Outlier-Robust Federated Learning

Updated 6 October 2025

Distributionally outlier-robust federated learning is a framework that combines DRO with explicit outlier mitigation to ensure robust model performance in heterogeneous client environments.
The algorithm leverages unbalanced optimal transport and KL divergence to build adaptive ambiguity sets that limit the adverse impact of geometric shifts and extreme data contamination.
Empirical results show significant improvements over conventional FL methods, with robust convergence, enhanced fairness, and reliable performance under worst-case scenarios.

A distributionally outlier-robust federated learning algorithm is a methodological framework for federated learning (FL) that integrates distributionally robust optimization (DRO) with explicit mechanisms to mitigate the influence of outliers and heterogeneity among client data. The approach hedges against worst-case data shifts and extreme sample contamination by constructing ambiguity sets—uncertainty sets in the space of probability distributions—that simultaneously capture both geometric perturbations and non-geometric outlier behavior.
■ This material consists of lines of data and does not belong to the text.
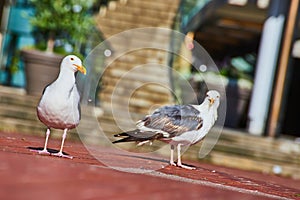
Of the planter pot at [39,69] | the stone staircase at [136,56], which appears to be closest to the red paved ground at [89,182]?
the planter pot at [39,69]

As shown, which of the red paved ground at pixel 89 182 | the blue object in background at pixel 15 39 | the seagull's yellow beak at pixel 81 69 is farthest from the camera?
the blue object in background at pixel 15 39

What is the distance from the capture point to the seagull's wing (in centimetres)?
392

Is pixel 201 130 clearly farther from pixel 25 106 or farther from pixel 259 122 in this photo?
pixel 259 122

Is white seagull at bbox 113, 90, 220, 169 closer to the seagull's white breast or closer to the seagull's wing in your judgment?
the seagull's wing

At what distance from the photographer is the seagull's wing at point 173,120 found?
12.9ft

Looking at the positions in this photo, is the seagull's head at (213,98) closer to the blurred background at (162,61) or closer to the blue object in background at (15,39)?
the blurred background at (162,61)

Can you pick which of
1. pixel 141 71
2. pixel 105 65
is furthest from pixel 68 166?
pixel 141 71

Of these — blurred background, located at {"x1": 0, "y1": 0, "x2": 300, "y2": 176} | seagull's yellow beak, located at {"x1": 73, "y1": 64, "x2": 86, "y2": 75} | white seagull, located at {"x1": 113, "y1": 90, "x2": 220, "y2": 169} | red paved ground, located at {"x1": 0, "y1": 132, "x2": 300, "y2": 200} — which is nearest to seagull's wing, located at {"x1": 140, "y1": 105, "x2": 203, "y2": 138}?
white seagull, located at {"x1": 113, "y1": 90, "x2": 220, "y2": 169}

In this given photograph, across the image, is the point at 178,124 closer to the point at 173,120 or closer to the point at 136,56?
the point at 173,120

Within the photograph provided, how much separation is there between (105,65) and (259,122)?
116 inches

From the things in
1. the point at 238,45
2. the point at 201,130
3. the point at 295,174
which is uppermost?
the point at 238,45

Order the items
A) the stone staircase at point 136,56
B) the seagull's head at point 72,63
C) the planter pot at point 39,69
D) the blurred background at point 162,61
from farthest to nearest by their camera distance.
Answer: the stone staircase at point 136,56
the planter pot at point 39,69
the blurred background at point 162,61
the seagull's head at point 72,63

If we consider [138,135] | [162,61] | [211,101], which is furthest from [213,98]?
[162,61]

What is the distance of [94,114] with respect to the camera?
397 inches
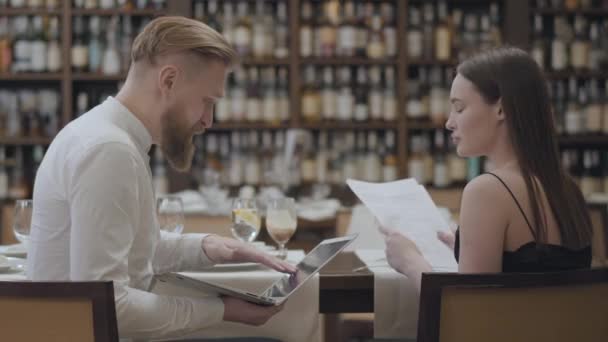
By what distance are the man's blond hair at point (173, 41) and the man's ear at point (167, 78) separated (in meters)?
0.02

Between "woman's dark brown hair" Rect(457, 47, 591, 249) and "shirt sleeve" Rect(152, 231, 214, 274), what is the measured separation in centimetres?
64

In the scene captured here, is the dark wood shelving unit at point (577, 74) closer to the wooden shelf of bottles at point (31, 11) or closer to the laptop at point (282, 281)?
the wooden shelf of bottles at point (31, 11)

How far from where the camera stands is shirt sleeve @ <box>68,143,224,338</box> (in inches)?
48.7

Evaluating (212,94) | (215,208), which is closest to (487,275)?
(212,94)

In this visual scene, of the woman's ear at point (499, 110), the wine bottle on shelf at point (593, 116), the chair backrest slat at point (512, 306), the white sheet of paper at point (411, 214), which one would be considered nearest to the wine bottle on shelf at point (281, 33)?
the wine bottle on shelf at point (593, 116)

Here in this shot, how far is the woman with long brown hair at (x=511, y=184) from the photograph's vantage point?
134 centimetres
Advanced algorithmic solutions leverage unbalanced optimal transport and information-theoretic penalizations, yielding tractable formulations with provable robustness certificates, practical scalability, and empirical improvements over standard federated and DRO baselines (Wang et al., 29 Sep 2025).

1. Motivation: Outlier Resilience in Distributionally Robust Federated Learning

Federated learning enables collaborative training across many clients with data sovereignty, but is fundamentally challenged by:

Heterogeneity across clients, resulting in different underlying data distributions and temporal distribution shifts (covariate shifts);
The pervasive presence of outliers due to mislabelings, adversarial corruption, sensor failures, or rare events.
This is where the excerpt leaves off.